Eine bemerkenswerte Neuerung ist, dass ab dem 13.06.2014 nunmehr auch für Downloads ein Widerrufsrecht vorgesehen ist: Bisher hatte, wer im Internet z. B. Software (Musik, Apps, E-Books, Videos etc.) kauft und anschließend herunterlädt, gemäß § 312d Abs. 4 Nr. 1 BGB nach herrschender Auffassung kein Widerrufsrecht. Nun wird es § 312d Abs. 4 Nr. 1 BGB aber in dieser Form nicht mehr geben (siehe § 312g Abs. 2 Nr. 1 BGB n. F.), womit der Verbraucher den Kauf digitaler Inhalte also allen Ernstes grundsätzlich 14 Tage lang rückgängig machen kann und sodann sein Geld erstattet bekommt.

Dies ist deswegen bemerkenswert, da charakteristischer Weise dadurch dem Missbrauch Tür und Tor geöffnet wird; als Korrelat hierzu sah sich der Gesetzgeber daher auch veranlasst, (ähnlich wie bei Dienstleistungen, siehe hierzu noch unten) eigens eine besondere Regelung zu schaffen (§ 356 Abs. 5 BGB n. F.), welche im Falle von Downloads das Widerrufsrecht erlöschen lässt, wenn:

1. der Unternehmer mit des Ausführung des Vertrags begonnen hat,

2. der Verbraucher ausdrücklich zugestimmt hat, dass der Unternehmer mit der Ausführung des Vertrags vor Ablauf der Widerrufsfrist beginnt und

3. der Verbraucher seine Kenntnis davon bestätigt hat, dass er mit Beginn der Ausführung sein Widerrufsrecht verliert.

________

:: Aufgaben ::
1 > Entscheide für jede der Aussagen (a), (b) und (c), ob sie mit dem Textauszug übereinstimmt, und belege jede Antwort mit einem wörtlichen Zitat. (a) Wer Downloads im Internet kaufte, hatte nach herrschender Auffassung bisher ein Widerrufsrecht. (b) Den Kauf digitaler Inhalte kann der Verbraucher grundsätzlich 14 Tage lang rückgängig machen. (c) Die besondere Regelung, die bei Downloads das Widerrufsrecht erlöschen lässt, findet sich in § 356 Abs. 5 BGB n. F.
2 > Gib aus den Datensätzen die Zeilen von der Zeile mit „At what distance“ bis einschließlich der Zeile mit „41.1 meters“ als nummerierte Liste wieder und lass dabei Leerzeilen weg.
Die Datensätze stehen in keinem Zusammenhang mit dem Textauszug.

________

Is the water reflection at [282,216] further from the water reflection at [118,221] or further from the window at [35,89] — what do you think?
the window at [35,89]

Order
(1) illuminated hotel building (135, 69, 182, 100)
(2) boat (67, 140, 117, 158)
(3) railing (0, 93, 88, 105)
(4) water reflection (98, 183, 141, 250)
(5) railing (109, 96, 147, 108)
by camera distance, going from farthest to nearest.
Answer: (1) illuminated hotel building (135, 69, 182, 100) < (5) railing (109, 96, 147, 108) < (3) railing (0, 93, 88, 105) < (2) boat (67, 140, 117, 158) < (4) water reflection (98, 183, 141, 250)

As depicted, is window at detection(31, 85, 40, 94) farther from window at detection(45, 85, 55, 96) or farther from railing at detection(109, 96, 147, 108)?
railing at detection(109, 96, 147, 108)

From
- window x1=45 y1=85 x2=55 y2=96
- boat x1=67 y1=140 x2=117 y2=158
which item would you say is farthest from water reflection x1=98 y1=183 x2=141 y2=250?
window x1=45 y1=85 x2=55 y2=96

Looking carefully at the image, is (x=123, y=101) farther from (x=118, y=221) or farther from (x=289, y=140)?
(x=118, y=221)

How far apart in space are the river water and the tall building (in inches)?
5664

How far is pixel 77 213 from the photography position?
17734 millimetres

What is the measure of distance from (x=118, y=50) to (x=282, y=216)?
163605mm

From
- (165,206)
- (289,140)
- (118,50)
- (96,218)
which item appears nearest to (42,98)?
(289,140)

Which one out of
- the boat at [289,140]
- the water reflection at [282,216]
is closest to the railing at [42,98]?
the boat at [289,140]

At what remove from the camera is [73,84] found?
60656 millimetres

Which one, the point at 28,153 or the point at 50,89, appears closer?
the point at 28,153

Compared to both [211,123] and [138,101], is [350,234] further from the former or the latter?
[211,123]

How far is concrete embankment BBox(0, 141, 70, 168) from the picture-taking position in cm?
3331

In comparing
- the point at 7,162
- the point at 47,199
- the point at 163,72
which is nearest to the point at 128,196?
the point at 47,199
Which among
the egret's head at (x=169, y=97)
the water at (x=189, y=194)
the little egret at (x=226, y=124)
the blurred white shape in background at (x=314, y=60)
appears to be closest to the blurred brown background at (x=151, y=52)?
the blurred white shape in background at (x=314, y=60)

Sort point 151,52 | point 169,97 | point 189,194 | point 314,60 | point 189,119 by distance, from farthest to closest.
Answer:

________

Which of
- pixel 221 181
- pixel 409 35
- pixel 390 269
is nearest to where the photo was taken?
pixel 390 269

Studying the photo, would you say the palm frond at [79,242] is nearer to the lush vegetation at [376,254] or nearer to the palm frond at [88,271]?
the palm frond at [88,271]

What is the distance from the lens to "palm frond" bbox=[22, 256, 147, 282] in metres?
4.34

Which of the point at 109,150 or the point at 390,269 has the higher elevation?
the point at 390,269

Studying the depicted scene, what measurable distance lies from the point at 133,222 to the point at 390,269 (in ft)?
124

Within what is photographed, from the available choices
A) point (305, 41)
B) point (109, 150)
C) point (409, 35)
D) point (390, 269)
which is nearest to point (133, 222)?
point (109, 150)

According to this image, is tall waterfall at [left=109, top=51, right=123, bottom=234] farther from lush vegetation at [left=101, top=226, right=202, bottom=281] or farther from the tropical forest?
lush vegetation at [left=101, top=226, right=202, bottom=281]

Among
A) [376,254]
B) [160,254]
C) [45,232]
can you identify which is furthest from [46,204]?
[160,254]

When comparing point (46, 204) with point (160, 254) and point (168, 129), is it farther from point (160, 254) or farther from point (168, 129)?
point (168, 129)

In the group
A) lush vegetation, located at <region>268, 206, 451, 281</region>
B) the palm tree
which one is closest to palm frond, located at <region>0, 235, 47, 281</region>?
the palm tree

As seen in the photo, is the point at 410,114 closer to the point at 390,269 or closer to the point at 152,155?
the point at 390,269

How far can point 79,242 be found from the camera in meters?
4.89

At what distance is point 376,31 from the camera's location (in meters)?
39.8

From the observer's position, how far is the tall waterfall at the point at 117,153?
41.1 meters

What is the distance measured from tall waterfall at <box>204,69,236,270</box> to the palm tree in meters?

________

:: Lösungen ::
1 >
(a) Nein: „gemäß § 312d Abs. 4 Nr. 1 BGB nach herrschender Auffassung kein Widerrufsrecht“
(b) Ja: „grundsätzlich 14 Tage lang rückgängig machen kann“
(c) Ja: „(§ 356 Abs. 5 BGB n. F.), welche im Falle von Downloads das Widerrufsrecht erlöschen lässt“

2 >
1. At what distance is point 376,31 from the camera's location (in meters)?
2. 39.8
3. From the observer's position, how far is the tall waterfall at the point at 117,153?
4. 41.1 meters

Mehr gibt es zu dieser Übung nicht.